Menurut Ngatiyana, kader kesehatan remaja merupakan ujung tombak dalam membangun kesadaran di kalangan generasi muda mengenai pentingnya menjaga kesehatan, baik kesehatan fisik, mental, maupun sosial. Ia juga menegaskan bahwa Pemerintah Kota Cimahi berkomitmen mendukung program-program kesehatan remaja melalui penguatan UKS, pembinaan Posyandu Remaja, serta kolaborasi lintas sektor.
“Saya memberikan apresiasi setinggi-tingginya kepada para kader kesehatan remaja yang hadir di sini. Kalian semua adalah teladan sekaligus pahlawan kesehatan di lingkungan masing-masing,” tuturnya.

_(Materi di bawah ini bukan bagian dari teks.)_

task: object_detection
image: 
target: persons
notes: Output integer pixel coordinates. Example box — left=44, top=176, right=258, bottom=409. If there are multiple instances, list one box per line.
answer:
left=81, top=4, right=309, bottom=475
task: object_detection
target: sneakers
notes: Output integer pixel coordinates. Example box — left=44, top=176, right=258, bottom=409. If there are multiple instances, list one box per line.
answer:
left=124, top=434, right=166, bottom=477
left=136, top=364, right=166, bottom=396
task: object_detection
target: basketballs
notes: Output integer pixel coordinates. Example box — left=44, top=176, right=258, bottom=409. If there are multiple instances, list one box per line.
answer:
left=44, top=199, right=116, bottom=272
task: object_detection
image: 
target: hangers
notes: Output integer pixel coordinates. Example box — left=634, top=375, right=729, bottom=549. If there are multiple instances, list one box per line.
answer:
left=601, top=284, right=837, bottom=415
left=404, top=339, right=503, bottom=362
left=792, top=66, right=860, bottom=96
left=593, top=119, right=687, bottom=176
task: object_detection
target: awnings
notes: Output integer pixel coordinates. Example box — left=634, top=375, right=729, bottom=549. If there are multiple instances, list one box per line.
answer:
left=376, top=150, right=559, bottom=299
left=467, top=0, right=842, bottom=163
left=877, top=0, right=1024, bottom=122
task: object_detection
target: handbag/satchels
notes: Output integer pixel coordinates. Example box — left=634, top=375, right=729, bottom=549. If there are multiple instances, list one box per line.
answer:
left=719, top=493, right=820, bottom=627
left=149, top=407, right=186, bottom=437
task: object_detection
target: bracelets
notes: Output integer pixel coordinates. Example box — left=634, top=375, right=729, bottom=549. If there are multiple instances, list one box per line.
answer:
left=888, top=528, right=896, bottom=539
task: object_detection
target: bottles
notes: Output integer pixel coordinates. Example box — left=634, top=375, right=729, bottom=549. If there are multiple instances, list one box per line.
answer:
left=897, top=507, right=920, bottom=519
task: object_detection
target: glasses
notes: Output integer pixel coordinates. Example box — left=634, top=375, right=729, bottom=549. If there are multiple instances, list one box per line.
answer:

Ngatiyana berharap, melalui kegiatan ini para siswa dapat memahami tugas dan tanggung jawabnya sebagai kader kesehatan remaja, mulai dari lingkungan sekolah hingga kemudian dapat turut membantu memberikan pelayanan di Posyandu. “Inilah pendidikan bagi anak-anak sekolah agar nanti bisa bermanfaat bagi mereka, diawali dari sekolah, disiplin cinta terhadap lingkungan,” pungkasnya.

Sementara itu, Kepala Dinas Kesehatan Kota Cimahi, Mulyati, dalm laporannya menjelaskan bahwa peserta jambore diikuti terdiri dari 68 siswa-siswi SMP dari 68 sekolah, dan 50 siswa-siswi SMA dari 50 sekolah. Kegiatan ini bertujuan meningkatkan pengetahuan, keterampilan, motivasi, dan jejaring kader kesehatan remaja sehingga mereka mampu menjadi agen perubahan dalam mewujudkan remaja sehat, cerdas, dan berkarakter.
“Tujuan khususnya, memberikan pengalaman belajar yang menyenangkan melalui lomba, diskusi, permainan edukatif dan praktik keterampilan kesehatan remaja. Melatih remaja untuk berani tampil, berpendapat, serta mampu menjadi role model bagi teman sebayanya,” ujarnya.